So then, for fun (not really for fun), I called our prescription company to find out why the three times we've filled a given prescription, it's varied in price drastically. The answer, apparently, is that the price from the manufacturer fluctuates, so one month we're paying $50 for a three-month supply, and the next month we're playing $25. This seems completely bonkers to me, but they assured me it's normal.
And believe me, I am hugely grateful to have prescription coverage, but I'm trying to figure out what our expenses for next year will be, and it seems like they could be anything! It's totally at the manufacturer's whim!

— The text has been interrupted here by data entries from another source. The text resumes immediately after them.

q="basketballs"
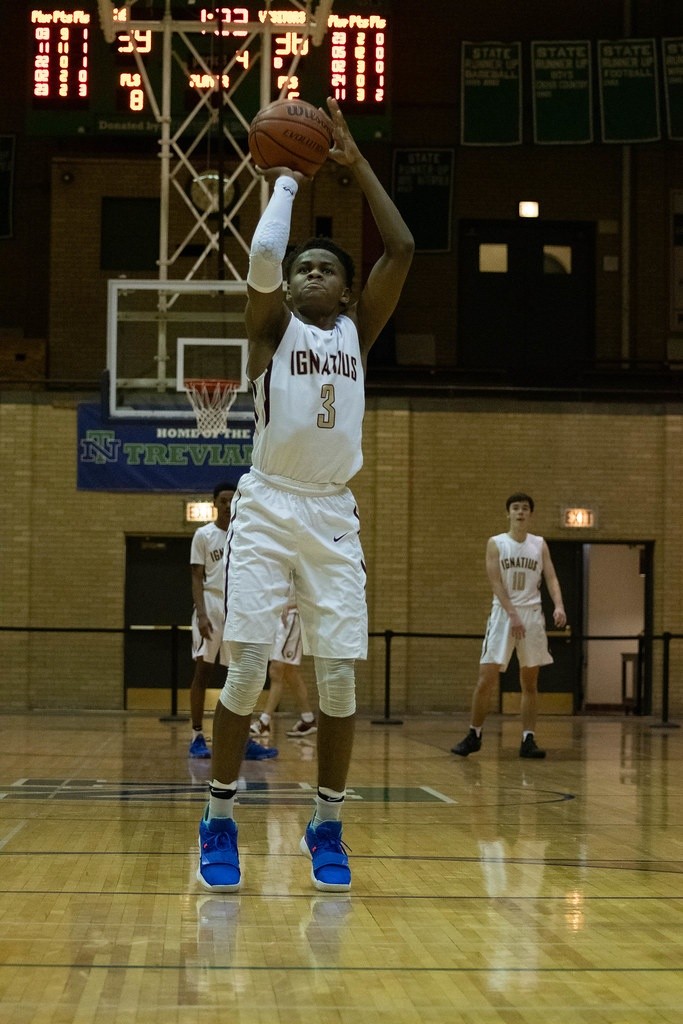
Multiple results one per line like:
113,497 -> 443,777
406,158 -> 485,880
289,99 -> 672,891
248,97 -> 333,181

I have pet envy. Is that a real thing?
If you experience it, it's a real thing.
I have a big pot of white bean-rosemary soup on the stove, and a batch of hermit bars in the oven, and it's only 2PM. I think this means I win.
Although I should wash my hands; they're sticky with molasses...
The answer, apparently, is that the price from the manufacturer fluctuates, so one month we're paying $50 for a three-month supply, and the next month we're playing $25. This seems completely bonkers to me, but they assured me it's normal.
I have one prescription like that. The price has varied from $35 to $95 a month. Now my pharmacy doesn't even carry it. I get it by mail-order from the company that handles my prescription coverage. At least from them the price has stabilized. Bonkers.
I've never had a prescription vary like that. How odd.
ION, I bought a pumpkin spice danish from the Clearance rack on my way to work. Being diabetic, I should stay far away from pastries, but, well. Half price cinnamony, frosty goodness. In recognition of my "shouldn't eat pastry" status, I'm only eating the bits that have the pumpkin-spice filling and leaving most of the bready bits. That's the healthy choice, right?
When my MiL was on an Rx chemotherapy, her Rx insurance hit the donut hole so the first month it cost something like $150, the second it was $3,000. DH & I had to pay and she freaked out so we wrote to the manufacturer to see what they could do. They gave it to us basically for free, so the next month it cost $3.
I guess we've just always been insulated from this by having a plan where we had a fixed copay, rather than a percentage.
This year, for the first time, we've hit the drug co-pay limit. My pharmacist went, "Yay, look at that! Refill everything you can before the year is out!"
My mother, having had three surgeries this year, is having her knee replaced in late December, because why not? She needs it sooner or later, and god knows they've hit their numbers for the year.
We used to play "How early in the year can we hit the deductable!" 3rd week in January, one year.
Edit: I should make my company give me something for reducing next year's medical insurance bill.